INVOKESTATIC com.foo.KeyboardInput readInt()I;
ISTORE_0

// int b = readInt(); - 'b' translates to slot 1.
INVOKESTATIC com.foo.KeyboardInput readInt()I
ISTORE_1

ILOAD_0 // load int value in slot 0 and push onto stack.
ILOAD_1 // load int value in slot 1 and push onto stack.
IADD    // pop 2 int values, add them, push it back
INVOKESTATIC com.foo.BasicOutput println(I)V

Where println consumes 1 int off the stack.

Let's now 'fancy up' our method and introduce another local var:

int a = readInt();
int b = readInt();
int c = a + b;
println(c);

This code is easily identifiable as entirely identical in operation to the first.
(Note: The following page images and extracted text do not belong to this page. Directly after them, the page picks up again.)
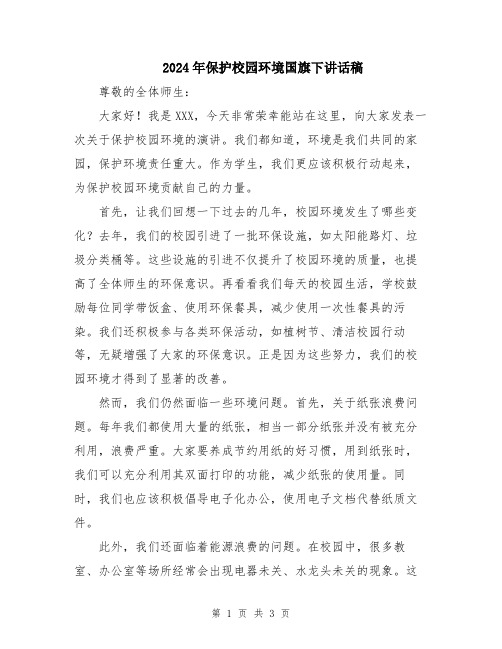 2024年保护校园环境国旗下讲话稿

尊敬的全体师生:

大家好！我是XXX，今天非常荣幸能站在这里，向大家发表一次关于保护校园环境的演讲。我们都知道，环境是我们共同的家园，保护环境责任重大。作为学生，我们更应该积极行动起来，为保护校园环境贡献自己的力量。

首先，让我们回想一下过去的几年，校园环境发生了哪些变化？去年，我们的校园引进了一批环保设施，如太阳能路灯、垃圾分类桶等。这些设施的引进不仅提升了校园环境的质量，也提高了全体师生的环保意识。再看看我们每天的校园生活，学校鼓励每位同学带饭盒、使用环保餐具，减少使用一次性餐具的污染。我们还积极参与各类环保活动，如植树节、清洁校园行动等，无疑增强了大家的环保意识。正是因为这些努力，我们的校园环境才得到了显著的改善。

然而，我们仍然面临一些环境问题。首先，关于纸张浪费问题。每年我们都使用大量的纸张，相当一部分纸张并没有被充分利用，浪费严重。大家要养成节约用纸的好习惯，用到纸张时，我们可以充分利用其双面打印的功能，减少纸张的使用量。同时，我们也应该积极倡导电子化办公，使用电子文档代替纸质文件。

此外，我们还面临着能源浪费的问题。在校园中，很多教室、办公室等场所经常会出现电器未关、水龙头未关的现象。这

第 1 页 共 3 页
And if you compile this, it would in fact produce the exact same bytecode. No 'third slot' would appear. Because there's no need - the compiler doesn't translate a local variable 'one-to-one' to a slot. As long as you don't use c anywhere else, javac is perfectly capable of realizing that there is no need to have it exist as a slot.
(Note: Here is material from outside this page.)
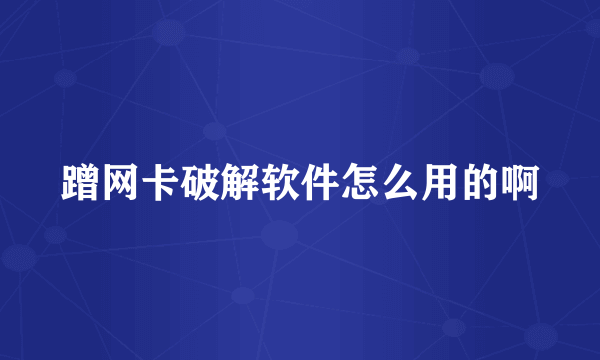 蹭网卡破解软件怎么用的啊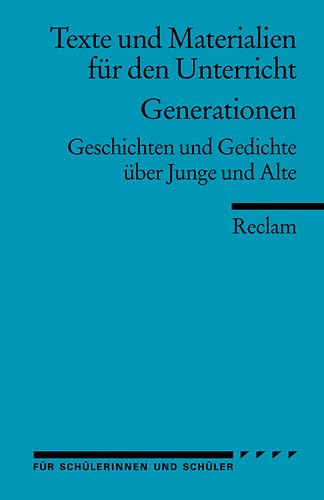 Texte und Materialien für den Unterricht

Generationen

Geschichten und Gedichte über Junge und Alte

Reclam

FÜR SCHÜLERINNEN UND SCHÜLER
In fact, if you were to compile the above code, you'd end up with.. no slots whatsoever! After all, if that is the entire method, and a/b/c aren't used anywhere else, the compiler would produce:

[START METHOD]
[META: SLOT SIZE: 2]

// readInt(); - just leave the read value on the stack.
INVOKESTATIC com.foo.KeyboardInput readInt()I;

// read a second value from the stack
INVOKESTATIC com.foo.KeyboardInput readInt()I

IADD    // pop 2 int values, add them, push it back
INVOKESTATIC com.foo.BasicOutput println(I)V

No need for even a single slot.

Similarly then, imagine this method:

void example() {
  int a = ....;
  int b = ....;
  // Tons and tons of math with a and b.
  println(a + b);

  // from here on out, a and b are never used again.

  int c = ....;
  int d = ....;
  // Tons and tons of math with c and d.
  // note that a and b are not used in this code
}

The compiler would only use at most 2 slots. Because 'c' and 'd' just g where 'a' and 'b' used to be. The compiler is perfectly capable of concluding that 'a' and 'b', as they aren't being used any more, can be 'overwritten'.
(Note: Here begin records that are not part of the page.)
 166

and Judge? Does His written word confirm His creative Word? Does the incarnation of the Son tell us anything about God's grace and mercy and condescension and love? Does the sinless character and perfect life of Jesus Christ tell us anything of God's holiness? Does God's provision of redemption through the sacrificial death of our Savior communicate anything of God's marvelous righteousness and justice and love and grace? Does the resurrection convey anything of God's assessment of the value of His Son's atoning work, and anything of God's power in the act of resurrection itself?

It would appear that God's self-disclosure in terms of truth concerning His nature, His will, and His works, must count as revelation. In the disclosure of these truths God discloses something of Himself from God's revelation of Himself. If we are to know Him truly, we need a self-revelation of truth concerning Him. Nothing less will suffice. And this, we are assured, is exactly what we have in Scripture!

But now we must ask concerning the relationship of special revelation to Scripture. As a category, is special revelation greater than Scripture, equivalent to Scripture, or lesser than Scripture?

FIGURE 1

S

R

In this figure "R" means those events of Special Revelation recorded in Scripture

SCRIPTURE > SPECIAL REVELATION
Hence, there is simply no one-to-one mapping of local variables to slots:

A local variable may not result in a slot at all.
A single slot may serve as the storage place for multiple locals.
A slot may be declared even if no single local variable exists.
A single local variable may end up being used in different slot positions.
Slot 0 is always reserved for the this reference in instance methods.
Names of local variables aren't in class files. There is no need for the class file to know that the variables in our mathy parts are named 'a' and 'b'. This is freeing - name your variables whatever you want. Preferably, something that clearly indicates what they do. There is zero effect on either class file size or how fast it runs if you pick longer names. In contrast to e.g. javascript where it is theoretically possible you'd notice, and JS minimizers love peddling the idea that this doesn't just make things smaller, it also makes things faster. None of that applies to java. Java is always fast.

With all that context, your question has become meaningless: Local variables don't exist in class files, therefore, 'how does the JVM deal with 2 locals with the same name' is trivial.